The scandal is already being investigated by the US justice department and financial regulators on both sides of the Atlantic. But the involvement of New York state is likely to ramp up the investigation.
New York state's Martin Act gives its attorney general the most wide-ranging investigative powers of any state. Eliot Spitzer used the act to force a massive settlement out of Wall Street following the analysts scandal of the early 2000s.
New York attorney general Eric Schneiderman and Connecticut attorney general George Jepsen are working together in the investigation. A spokeswoman for the Connecticut attorney general confirmed that two state lawyers had been working on the Libor issue "over the last several months" looking at "alleged anti-competitive conduct related to potential rigging and manipulation of benchmark interest rates."
"The attorney generals will follow the evidence wherever it leads and with the goal of providing restitution to state agencies, municipalities, school districts and not-for-profit entities nationwide that may have been harmed by any illegal conduct," she said.
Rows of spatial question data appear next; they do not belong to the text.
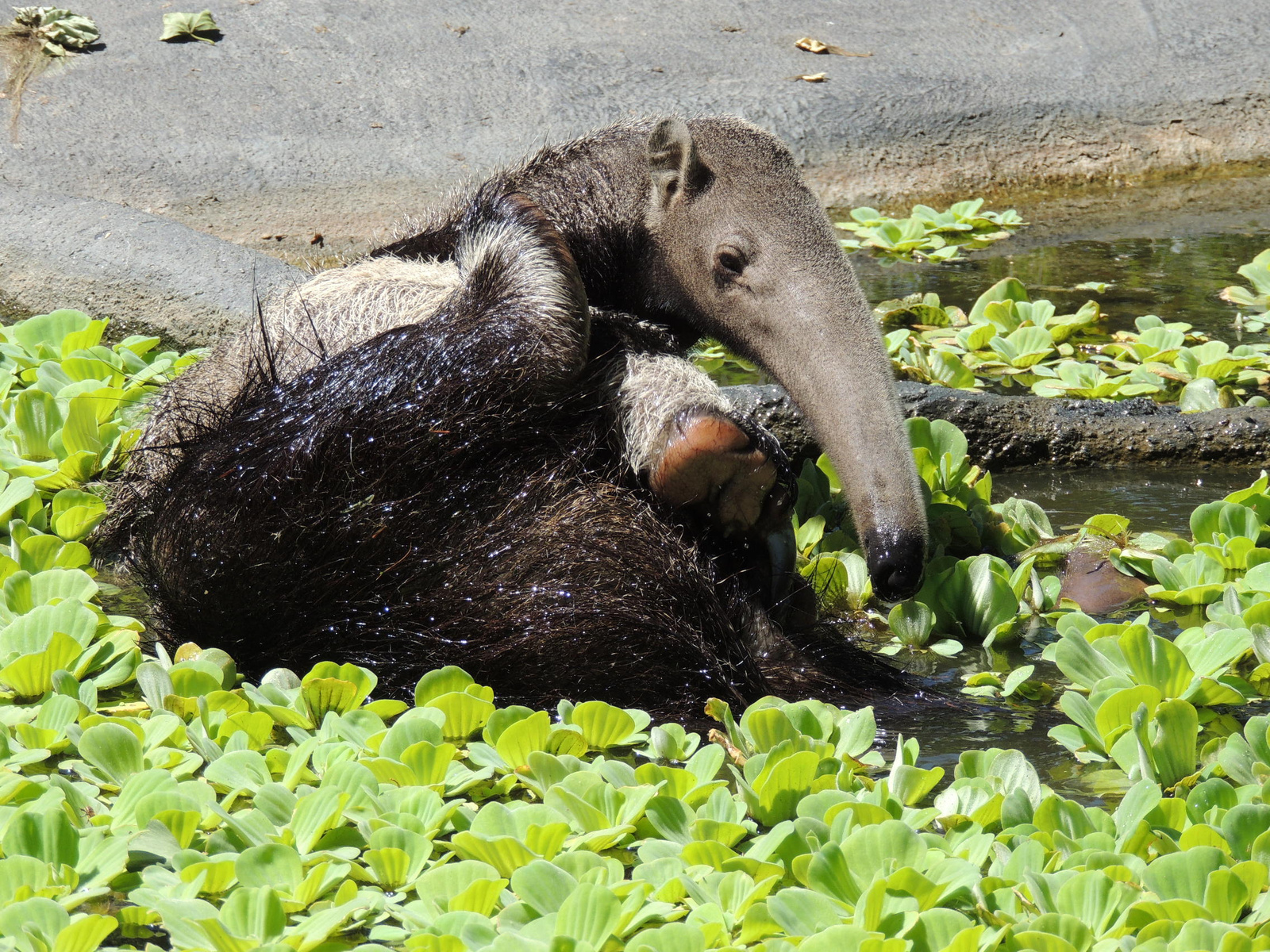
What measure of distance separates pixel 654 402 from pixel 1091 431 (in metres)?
2.15

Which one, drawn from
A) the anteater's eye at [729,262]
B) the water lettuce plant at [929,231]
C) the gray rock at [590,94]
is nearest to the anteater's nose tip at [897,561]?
the anteater's eye at [729,262]

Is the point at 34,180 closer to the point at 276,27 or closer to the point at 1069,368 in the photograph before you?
the point at 276,27

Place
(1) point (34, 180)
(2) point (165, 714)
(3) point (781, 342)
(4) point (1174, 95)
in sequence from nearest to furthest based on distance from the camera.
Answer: (2) point (165, 714)
(3) point (781, 342)
(1) point (34, 180)
(4) point (1174, 95)

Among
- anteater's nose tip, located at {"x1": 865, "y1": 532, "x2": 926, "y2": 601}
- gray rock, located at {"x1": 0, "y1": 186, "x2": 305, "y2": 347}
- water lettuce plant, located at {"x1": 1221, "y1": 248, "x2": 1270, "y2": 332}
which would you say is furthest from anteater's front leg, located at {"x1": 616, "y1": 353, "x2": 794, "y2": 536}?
water lettuce plant, located at {"x1": 1221, "y1": 248, "x2": 1270, "y2": 332}

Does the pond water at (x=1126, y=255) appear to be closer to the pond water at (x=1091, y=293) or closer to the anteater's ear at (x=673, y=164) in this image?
the pond water at (x=1091, y=293)

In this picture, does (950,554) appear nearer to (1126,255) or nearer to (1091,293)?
(1091,293)

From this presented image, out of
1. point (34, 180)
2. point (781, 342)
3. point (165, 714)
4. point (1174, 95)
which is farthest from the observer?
point (1174, 95)

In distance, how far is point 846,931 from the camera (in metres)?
1.83

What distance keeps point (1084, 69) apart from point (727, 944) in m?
8.26

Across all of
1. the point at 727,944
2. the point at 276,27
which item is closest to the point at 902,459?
the point at 727,944

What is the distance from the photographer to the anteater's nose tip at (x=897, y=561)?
2.90m

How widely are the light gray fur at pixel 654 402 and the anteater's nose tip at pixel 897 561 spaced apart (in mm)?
431

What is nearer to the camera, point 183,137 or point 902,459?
point 902,459

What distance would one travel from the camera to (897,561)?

Barclays, JP Morgan, Bank of America and UBS are among the banks being investigated over allegations that they colluded to fix rates between 2005 and 2007. Last month, Barclays paid a record $451m to settle charges it submitted false numbers for the benchmark rates, which are used as the basis for $500tn in securities including complex derivatives, car loans and 45% of US mortgages.
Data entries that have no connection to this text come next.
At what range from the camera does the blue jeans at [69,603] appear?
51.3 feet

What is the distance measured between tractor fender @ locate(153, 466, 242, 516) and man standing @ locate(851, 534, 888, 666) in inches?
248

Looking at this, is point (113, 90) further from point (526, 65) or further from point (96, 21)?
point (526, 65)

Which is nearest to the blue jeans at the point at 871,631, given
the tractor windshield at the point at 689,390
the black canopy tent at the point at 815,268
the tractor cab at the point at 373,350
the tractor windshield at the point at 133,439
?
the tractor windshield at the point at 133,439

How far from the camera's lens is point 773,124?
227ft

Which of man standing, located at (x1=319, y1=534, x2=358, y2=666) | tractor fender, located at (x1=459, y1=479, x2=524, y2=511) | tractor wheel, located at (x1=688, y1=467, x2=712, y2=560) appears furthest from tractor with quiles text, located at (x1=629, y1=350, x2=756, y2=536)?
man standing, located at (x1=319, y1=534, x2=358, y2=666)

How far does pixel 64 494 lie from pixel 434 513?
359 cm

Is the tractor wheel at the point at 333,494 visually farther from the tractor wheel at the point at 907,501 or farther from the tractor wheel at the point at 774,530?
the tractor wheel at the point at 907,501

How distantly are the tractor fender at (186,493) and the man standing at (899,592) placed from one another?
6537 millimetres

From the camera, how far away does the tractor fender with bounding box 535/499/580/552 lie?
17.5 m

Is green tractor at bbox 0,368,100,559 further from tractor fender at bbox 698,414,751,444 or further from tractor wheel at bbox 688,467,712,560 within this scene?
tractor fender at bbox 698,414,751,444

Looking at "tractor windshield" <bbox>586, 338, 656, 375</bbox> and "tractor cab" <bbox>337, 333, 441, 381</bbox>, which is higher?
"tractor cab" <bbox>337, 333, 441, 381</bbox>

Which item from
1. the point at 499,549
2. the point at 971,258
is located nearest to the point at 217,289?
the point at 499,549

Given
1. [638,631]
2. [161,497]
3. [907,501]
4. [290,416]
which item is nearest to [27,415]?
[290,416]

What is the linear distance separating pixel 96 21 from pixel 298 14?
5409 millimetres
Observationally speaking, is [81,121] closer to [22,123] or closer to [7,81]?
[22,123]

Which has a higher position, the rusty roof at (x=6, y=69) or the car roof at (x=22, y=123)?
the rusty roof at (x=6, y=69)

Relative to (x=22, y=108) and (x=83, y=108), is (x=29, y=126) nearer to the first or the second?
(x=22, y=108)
New York and Connecticut are investigating whether they lost money in their own investments as a result of the alleged manipulation. The city of Baltimore has already filed a lawsuit against many of the banks allegedly involved, claiming that the alleged manipulation cost them money.
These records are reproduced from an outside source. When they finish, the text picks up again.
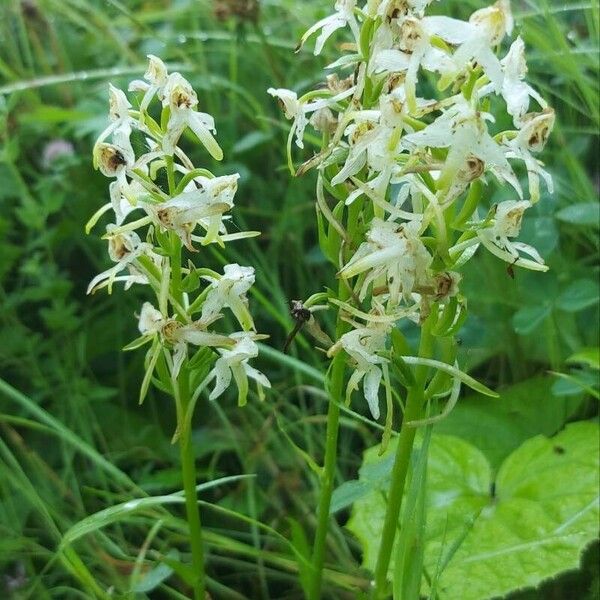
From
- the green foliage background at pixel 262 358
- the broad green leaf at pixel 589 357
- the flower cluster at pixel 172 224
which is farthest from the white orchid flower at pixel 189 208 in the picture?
the broad green leaf at pixel 589 357

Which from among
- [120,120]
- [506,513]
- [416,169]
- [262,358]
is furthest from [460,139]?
[262,358]

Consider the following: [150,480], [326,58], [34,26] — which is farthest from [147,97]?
[34,26]

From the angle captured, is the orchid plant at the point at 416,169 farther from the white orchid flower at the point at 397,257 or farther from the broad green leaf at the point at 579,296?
the broad green leaf at the point at 579,296

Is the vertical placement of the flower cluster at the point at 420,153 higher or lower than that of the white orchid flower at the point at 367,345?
higher

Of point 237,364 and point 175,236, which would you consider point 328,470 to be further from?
point 175,236

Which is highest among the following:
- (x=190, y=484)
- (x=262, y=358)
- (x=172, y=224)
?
(x=172, y=224)

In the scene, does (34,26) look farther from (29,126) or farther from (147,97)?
(147,97)

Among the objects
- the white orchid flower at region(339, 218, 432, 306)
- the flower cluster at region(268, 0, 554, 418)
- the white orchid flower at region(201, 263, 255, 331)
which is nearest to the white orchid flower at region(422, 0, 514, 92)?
the flower cluster at region(268, 0, 554, 418)
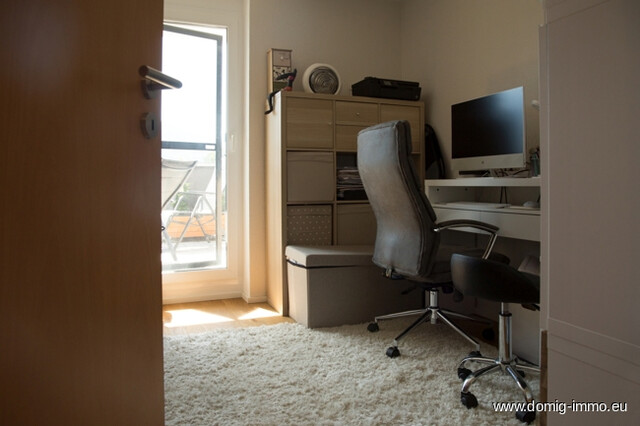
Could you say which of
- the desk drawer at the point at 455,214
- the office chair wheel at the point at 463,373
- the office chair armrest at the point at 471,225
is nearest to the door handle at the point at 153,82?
the office chair armrest at the point at 471,225

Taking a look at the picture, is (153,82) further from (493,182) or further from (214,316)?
(214,316)

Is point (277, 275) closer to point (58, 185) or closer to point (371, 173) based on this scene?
point (371, 173)

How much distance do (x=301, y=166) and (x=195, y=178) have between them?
0.99m

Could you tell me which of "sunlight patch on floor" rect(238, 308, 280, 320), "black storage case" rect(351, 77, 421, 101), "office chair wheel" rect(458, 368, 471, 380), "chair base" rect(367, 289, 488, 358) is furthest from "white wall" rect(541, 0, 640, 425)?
"black storage case" rect(351, 77, 421, 101)

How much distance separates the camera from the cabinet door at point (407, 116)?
360cm

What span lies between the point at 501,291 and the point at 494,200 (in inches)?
57.0

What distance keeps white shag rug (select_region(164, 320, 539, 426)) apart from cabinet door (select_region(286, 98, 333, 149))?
1343mm

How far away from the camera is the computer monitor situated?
2652 mm

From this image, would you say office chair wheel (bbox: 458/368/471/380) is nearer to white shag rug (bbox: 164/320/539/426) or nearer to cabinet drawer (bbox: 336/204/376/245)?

As The Guardian article notes, New York's attorney general has the most wide-ranging investigative powers of any state.
Spitzer used those powers when he was attorney general.
Andrew Cuomo, who was attorney general during the financial crisis and the aftermath, did not - at least not in any meaningful way. Not one banker responsible for the financial crisis of 2008 was brought up on charges by Andrew Cuomo when he was attorney general.
If Tim Geithner knew of the LIBOR fixing when he was head of the Federal Reserve Bank of New York, then you have to think Andrew Cuomo knew of the LIBOR fixing when he was attorney general.
After all, Geithner's tenure at the Federal Reserve Bank of New York overlaps Cuomo's tenure as attorney general.
Since Cuomo refuses to release his attorney general papers, we can't know just how much Cuomo actually knew of the LIBOR fixing scandal.
And since Cuomo refuses to release the donor list for his SuperPAC, the Committee To Save New York, we can't know if his SuperPAC took cash from any of the banks or bankers involved in the rate fixing.
In addition, since Cuomo only uses untraceable communication methods as governor, we will probably never know what it is he wants to do about he scandal now - there is no paper trail.
But we do know one thing about Cuomo and the LIBOR scandal.
He did nothing about it when seemingly everybody in positions of power on Wall Street, the Federal Reserve and government seemed to know about the corruption.
And Eliot Spitzer, for all his faults, certainly would have.